### THE TASKS
1. Answer these questions using the DataFrameMethod documentation.
(a) Which two classes are listed as its bases?
(b) What value does the second example give for dataframe_api?
(c) What default is shown for func_args?
2. Write the next part of the DataFrameMethod documentation, starting right after its last line.

— Begin PASSAGE PROVIDED —

Skip to content

DataFrameMethod

laktory.models.dataframe.DataFrameMethod ¤

Bases: BaseModel, PipelineChild

Definition of a DataFrame method to be applied. Both native and Narwhals API are supported.

Examples:

import polars as pl

import laktory as lk

df0 = pl.DataFrame(
    {
        "x": [1.1, 2.2, 3.3],
    }
)

m1 = lk.models.DataFrameMethod(
    func_name="with_columns",
    func_kwargs={"xr": "nw.col('x').round()"},
    dataframe_api="NARWHALS",
)
df = m1.execute(df0)

m2 = lk.models.DataFrameMethod(
    func_name="select", func_args=["pl.col('x').sqrt()"], dataframe_api="NATIVE"
)
df = m2.execute(df0)

print(df.to_native())
'''
| x        |
|----------|
| 1.048809 |
| 1.48324  |
| 1.81659  |
'''
PARAMETER DESCRIPTION
func_args

Arguments passed to method. Use {df} for the primary source, {sources.name} for a named source, or {nodes.X} for an upstream pipeline node output.

TYPE: list[DataFrameMethodArg | VariableType] | VariableType DEFAULT: []

func_kwargs

Keyword arguments passed to method. Use {df} for the primary source, {sources.name} for a named source, or {nodes.X} for an upstream pipeline node output.

— End PASSAGE PROVIDED —
— Begin DATA SECTION —

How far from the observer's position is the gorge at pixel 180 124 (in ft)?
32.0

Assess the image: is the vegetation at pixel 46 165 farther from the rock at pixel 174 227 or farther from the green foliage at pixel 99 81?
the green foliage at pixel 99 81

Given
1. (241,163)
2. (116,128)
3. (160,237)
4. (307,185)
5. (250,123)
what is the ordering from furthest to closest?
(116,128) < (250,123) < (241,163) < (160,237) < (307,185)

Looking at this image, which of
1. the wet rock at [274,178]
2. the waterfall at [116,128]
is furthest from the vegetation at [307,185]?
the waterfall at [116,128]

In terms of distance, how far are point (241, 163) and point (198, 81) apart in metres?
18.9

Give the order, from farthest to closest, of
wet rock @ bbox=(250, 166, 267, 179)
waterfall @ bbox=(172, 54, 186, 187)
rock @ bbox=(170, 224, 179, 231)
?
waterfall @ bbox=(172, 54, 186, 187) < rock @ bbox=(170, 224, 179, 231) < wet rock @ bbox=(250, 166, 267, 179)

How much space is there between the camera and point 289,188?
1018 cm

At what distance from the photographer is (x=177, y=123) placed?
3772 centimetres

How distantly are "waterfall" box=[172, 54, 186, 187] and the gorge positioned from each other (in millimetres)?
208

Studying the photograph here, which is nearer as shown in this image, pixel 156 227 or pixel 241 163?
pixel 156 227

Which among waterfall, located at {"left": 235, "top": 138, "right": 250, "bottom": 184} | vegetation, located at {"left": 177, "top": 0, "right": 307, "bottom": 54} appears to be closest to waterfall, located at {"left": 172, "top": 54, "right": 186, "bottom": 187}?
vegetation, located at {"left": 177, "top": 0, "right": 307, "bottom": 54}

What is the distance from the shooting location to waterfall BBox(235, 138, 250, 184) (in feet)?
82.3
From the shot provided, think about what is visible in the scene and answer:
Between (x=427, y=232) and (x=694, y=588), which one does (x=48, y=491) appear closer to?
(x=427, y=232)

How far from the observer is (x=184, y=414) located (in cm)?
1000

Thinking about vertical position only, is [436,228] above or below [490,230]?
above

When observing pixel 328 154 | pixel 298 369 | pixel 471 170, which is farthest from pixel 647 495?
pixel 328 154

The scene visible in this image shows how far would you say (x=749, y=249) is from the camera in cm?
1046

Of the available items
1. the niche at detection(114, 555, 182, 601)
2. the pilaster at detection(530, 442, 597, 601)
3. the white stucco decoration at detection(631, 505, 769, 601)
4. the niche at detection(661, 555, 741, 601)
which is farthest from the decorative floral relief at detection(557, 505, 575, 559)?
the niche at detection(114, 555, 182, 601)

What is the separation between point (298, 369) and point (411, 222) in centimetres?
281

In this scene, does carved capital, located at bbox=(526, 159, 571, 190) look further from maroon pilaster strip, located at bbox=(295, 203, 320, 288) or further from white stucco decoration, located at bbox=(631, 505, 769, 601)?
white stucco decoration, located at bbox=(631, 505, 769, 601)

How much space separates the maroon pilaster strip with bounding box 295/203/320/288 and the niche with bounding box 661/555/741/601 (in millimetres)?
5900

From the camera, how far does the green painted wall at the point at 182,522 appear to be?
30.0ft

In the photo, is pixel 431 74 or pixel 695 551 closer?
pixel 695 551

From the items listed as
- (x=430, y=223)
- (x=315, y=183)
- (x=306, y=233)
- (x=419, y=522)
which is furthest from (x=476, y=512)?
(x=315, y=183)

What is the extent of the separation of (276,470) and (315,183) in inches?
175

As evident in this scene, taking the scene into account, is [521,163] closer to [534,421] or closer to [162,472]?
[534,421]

— End DATA SECTION —

### OUTPUTS IN ORDER
1.
(a) BaseModel and PipelineChild
(b) "NATIVE"
(c) An empty list, []

2.
TYPE: dict[str | VariableType, DataFrameMethodArg | VariableType] | VariableType DEFAULT: {}

func_name

DataFrame method or attribute name (e.g. 'select', 'filter', 'dt.strftime'). Resolved as an attribute of the DataFrame object.

TYPE: str | VariableType

METHOD DESCRIPTION
execute

Execute method on provided DataFrame df.

ATTRIBUTE DESCRIPTION
data_sources

Get PipelineNodeDataSource objects for each {nodes.X} reference in func_args/func_kwargs.

TYPE: list

upstream_node_names

Pipeline node names referenced via {nodes.X} in func_args / func_kwargs.

TYPE: list[str]

data_sources property ¤

Get PipelineNodeDataSource objects for each {nodes.X} reference in func_args/func_kwargs.

upstream_node_names property ¤

Pipeline node names referenced via {nodes.X} in func_args / func_kwargs.

execute(df, named_dfs=None) ¤

Execute method on provided DataFrame df.

PARAMETER DESCRIPTION
df

Input dataframe

TYPE: AnyFrame

named_dfs

Pre-loaded named DataFrames available for {nodes.X} / {key} arg references.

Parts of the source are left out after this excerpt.